Mitt Romney takes a different view, as his campaign emphasized in its initial response to Akin’s remarks. “Gov. Romney and Congressman Ryan disagree with Mr. Akin’s statement,” the campaign said, “and a Romney-Ryan administration would not oppose abortion in instances of rape.”
That phrasing obscured the fact that Romney’s running mate, Paul Ryan, is a devout Catholic who agrees with Akin on this issue, as an unnamed “campaign official” confirmed in an interview with CNN. Ryan’s longstanding position, shared by Akin, is that abortion should be allowed only when it is necessary to save the mother’s life.
That stance makes sense in light of Ryan’s view that fetuses are “living persons whose human rights must be guaranteed.” In a 2010 essay published by the Heritage Foundation, the Wisconsin congressman likened Roe v.
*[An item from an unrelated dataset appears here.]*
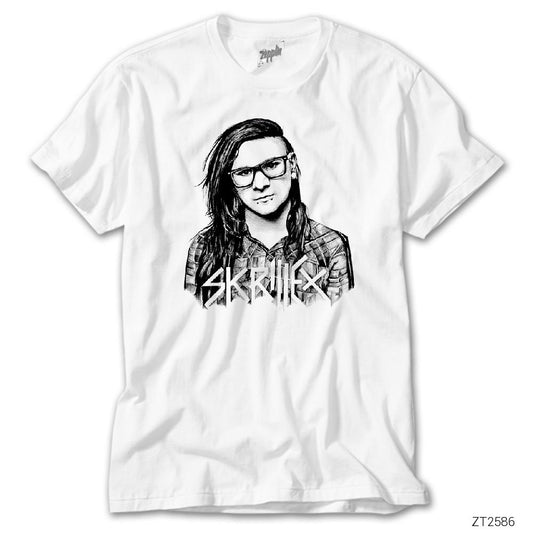Skrillex Drawing Beyaz Tişört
Wade, the 1973 decision in which the Supreme Court overturned state abortion bans, to Dred Scott v. Sandford, the 1857 case in which the Court held that enslaved Africans and their descendants have no constitutional rights.
In both cases, Ryan said, the Court “‘disqualified’ a whole category of human beings” from constitutional protection, “with profoundly tragic results.” Ryan has sought to remedy what he sees as the Court’s error regarding the legal status of fetuses by supporting the Sanctity of Human Life Act, which declares that “each human life begins with fertilization, cloning or its functional equivalent, at which time every human has all legal and constitutional attributes and privileges of personhood.”
Romney likewise claims to believe that “life begins at conception” – not “from a theological standpoint,” he said in a 2007 “Meet the Press” interview, but “from a political perspective,” which presumably means the rights of fetuses should be legally enforceable. Still, although Romney was “always personally opposed to abortion,” he was “effectively pro-choice” when he ran for governor of Massachusetts, promising he would not seek to restrict abortion rights. Later he had a “change of heart,” but even today he believes, consistent with his Mormon faith, that “abortion should be permitted in cases of rape, incest or when the mother’s life is threatened.”
While that last exception can be justified on grounds of self-defense (albeit against a nonculpable “aggressor”), the other two cannot, and Romney has never clarified why rape or incest justifies taking an innocent life. Likewise the Mormon Church, which cites the biblical injunction against murder in condemning abortion but nevertheless does not take as hard a line as the Roman Catholic Church.
“For many people,” Romney said in a 2007 presidential debate, abortion “is considered an act of murder.” Evidently he is not one of those people.